Unlike the World War 2-era Lee-Enfields, which were chambered in .303 British, the L42A1 shifted to the newer 7.62x51mm NATO standard rifle cartridge adopted by the West during the Cold War (1947-1991). As the original base Enfield No.4 frontline infantry rifles were already being succeeded by the 7.62mm-chambered FN FAL Battle Rifle during the latter part of the 1950s, the British sniper stock required attention to keep up with the times. This led to a decision in the 1960s to modify and adopt a revised form of the No.4 to become the "L42A1" in service for the dedicated sniper role.
The guns were reworked by the Royal Small Arms Factory (RSAF) of Enfield from the period spanning 1970 to 1971 to which 1,080 or so of the guns were redistributed following conversion. Key to the changes were a new, heavy hammer-forged, free-floating barrel assembly (no part of its length was to touch the stock-works, leading to enhanced precision) with revised internal rifling, new optics support (the "L1A1" of 3.5x power), and a shortened forend.
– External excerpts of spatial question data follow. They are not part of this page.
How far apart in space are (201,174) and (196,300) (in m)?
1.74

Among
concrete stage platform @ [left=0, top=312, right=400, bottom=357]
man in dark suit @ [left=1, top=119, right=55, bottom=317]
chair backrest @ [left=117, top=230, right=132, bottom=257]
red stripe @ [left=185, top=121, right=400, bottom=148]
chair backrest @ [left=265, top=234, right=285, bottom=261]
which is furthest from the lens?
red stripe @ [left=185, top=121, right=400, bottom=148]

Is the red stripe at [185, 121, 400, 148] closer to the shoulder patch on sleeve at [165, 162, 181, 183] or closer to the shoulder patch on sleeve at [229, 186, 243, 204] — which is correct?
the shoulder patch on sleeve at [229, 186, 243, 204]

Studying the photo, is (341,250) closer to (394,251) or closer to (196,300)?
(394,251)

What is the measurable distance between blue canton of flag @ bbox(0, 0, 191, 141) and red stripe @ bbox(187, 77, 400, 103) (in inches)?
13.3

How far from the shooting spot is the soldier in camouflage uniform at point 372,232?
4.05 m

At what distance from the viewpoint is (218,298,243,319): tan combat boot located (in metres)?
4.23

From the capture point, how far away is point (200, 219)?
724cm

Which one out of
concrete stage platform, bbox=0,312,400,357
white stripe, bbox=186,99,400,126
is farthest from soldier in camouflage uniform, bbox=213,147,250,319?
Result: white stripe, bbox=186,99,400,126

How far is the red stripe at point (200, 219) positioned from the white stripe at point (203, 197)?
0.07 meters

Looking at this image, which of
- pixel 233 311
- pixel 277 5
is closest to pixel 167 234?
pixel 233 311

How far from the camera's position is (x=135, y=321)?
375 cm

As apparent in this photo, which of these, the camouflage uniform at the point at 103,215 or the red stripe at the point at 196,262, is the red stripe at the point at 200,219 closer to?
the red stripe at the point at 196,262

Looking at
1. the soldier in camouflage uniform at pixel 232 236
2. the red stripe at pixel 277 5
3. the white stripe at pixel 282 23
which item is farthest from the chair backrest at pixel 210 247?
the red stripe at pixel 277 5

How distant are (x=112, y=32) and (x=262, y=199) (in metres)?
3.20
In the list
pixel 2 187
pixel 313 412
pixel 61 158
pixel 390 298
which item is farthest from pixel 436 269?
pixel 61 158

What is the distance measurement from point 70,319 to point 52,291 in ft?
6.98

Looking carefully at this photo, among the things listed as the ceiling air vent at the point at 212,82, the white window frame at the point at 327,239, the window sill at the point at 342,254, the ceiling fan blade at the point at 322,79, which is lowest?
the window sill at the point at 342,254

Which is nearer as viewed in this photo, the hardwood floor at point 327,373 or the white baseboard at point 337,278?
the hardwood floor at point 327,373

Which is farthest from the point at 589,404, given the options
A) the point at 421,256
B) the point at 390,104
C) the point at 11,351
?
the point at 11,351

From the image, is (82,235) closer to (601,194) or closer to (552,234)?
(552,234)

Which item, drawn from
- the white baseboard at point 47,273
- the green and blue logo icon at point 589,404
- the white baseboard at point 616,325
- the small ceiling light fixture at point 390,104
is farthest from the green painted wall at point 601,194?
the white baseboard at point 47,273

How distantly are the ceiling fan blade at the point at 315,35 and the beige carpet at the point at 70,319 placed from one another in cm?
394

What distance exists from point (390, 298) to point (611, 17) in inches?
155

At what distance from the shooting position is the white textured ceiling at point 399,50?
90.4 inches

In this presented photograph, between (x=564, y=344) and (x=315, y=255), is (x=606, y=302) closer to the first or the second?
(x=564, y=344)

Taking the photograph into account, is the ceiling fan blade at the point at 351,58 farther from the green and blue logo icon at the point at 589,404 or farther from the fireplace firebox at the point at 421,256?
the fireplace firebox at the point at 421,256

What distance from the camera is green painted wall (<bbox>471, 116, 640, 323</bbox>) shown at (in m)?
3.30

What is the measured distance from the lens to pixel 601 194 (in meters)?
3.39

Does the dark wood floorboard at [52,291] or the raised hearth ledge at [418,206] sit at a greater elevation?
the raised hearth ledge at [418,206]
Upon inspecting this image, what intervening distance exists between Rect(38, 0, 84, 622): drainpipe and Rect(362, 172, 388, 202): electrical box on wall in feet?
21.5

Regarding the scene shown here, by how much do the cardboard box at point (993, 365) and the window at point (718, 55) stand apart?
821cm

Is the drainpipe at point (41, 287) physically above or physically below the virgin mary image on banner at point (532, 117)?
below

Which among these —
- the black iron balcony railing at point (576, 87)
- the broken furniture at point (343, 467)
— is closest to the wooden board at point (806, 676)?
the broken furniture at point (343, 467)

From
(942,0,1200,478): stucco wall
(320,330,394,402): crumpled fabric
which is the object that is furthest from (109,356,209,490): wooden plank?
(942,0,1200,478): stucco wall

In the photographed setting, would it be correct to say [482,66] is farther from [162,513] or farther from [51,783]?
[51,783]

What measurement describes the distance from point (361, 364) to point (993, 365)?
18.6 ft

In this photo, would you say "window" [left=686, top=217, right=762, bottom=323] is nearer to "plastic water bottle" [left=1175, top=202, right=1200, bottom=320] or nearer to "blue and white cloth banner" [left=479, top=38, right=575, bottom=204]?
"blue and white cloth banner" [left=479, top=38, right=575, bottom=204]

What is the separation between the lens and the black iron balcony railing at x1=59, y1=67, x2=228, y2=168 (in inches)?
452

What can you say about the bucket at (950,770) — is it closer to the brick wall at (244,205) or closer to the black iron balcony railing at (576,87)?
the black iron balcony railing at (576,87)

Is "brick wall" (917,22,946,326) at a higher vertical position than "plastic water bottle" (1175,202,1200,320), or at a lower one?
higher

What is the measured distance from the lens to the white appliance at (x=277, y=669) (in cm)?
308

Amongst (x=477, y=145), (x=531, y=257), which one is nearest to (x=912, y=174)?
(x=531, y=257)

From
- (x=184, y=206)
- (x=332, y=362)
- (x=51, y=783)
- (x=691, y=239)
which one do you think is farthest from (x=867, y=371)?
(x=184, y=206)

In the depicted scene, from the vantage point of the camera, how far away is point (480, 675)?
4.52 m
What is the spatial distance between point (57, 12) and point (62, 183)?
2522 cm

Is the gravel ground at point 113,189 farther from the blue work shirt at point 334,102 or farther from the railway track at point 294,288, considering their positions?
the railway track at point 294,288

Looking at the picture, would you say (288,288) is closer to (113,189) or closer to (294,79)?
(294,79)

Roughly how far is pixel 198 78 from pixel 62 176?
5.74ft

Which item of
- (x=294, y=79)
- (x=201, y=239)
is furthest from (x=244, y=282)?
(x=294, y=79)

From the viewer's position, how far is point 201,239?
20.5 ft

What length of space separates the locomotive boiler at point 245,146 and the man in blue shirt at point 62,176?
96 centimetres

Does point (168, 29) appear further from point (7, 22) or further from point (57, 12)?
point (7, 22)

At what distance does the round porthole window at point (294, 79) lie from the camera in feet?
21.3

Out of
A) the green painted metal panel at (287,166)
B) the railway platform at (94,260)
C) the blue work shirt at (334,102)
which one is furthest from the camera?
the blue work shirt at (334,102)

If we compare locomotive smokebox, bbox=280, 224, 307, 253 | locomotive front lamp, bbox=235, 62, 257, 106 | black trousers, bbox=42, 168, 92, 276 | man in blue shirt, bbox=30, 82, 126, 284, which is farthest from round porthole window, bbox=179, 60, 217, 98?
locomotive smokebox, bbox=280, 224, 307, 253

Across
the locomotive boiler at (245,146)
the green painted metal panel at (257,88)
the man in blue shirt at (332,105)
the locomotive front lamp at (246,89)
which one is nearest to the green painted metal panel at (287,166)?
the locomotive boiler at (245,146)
The gun retained the manually-operated bolt-action system and fed from a 10-round detachable box magazine. The magazine was fitted into a well just ahead of the trigger loop. The pistol grip was integrated with the shoulder stock, the latter containing a cheekpiece for some comfort. The forend stopped near the midway point of the barrel assembly, the barrel continuing forward and capped by a forward iron sight. Over the receiver was mounted the telescopic sight in typical fashion.
The L42A1 was introduced into service as soon as 1970 and managed a career into 1990 - its last notable actions being recorded in the Persian Gulf War of 1990-1991. The L39A1 was devised as a target-shooting alternative, though for military-minded elements, and carried Parker-Hale iron sights and had the same hammer-forged barrel as the L42A1. The "Enfield Enforcer" was issued to police forces for ranged work and was based highly in the L39A1 target shooter though with revised butt stock and a Pecar Berlin scope. The "Enfield Envoy" was also based in the L39A1 but produced to a higher standard for marketing to civilian shooters.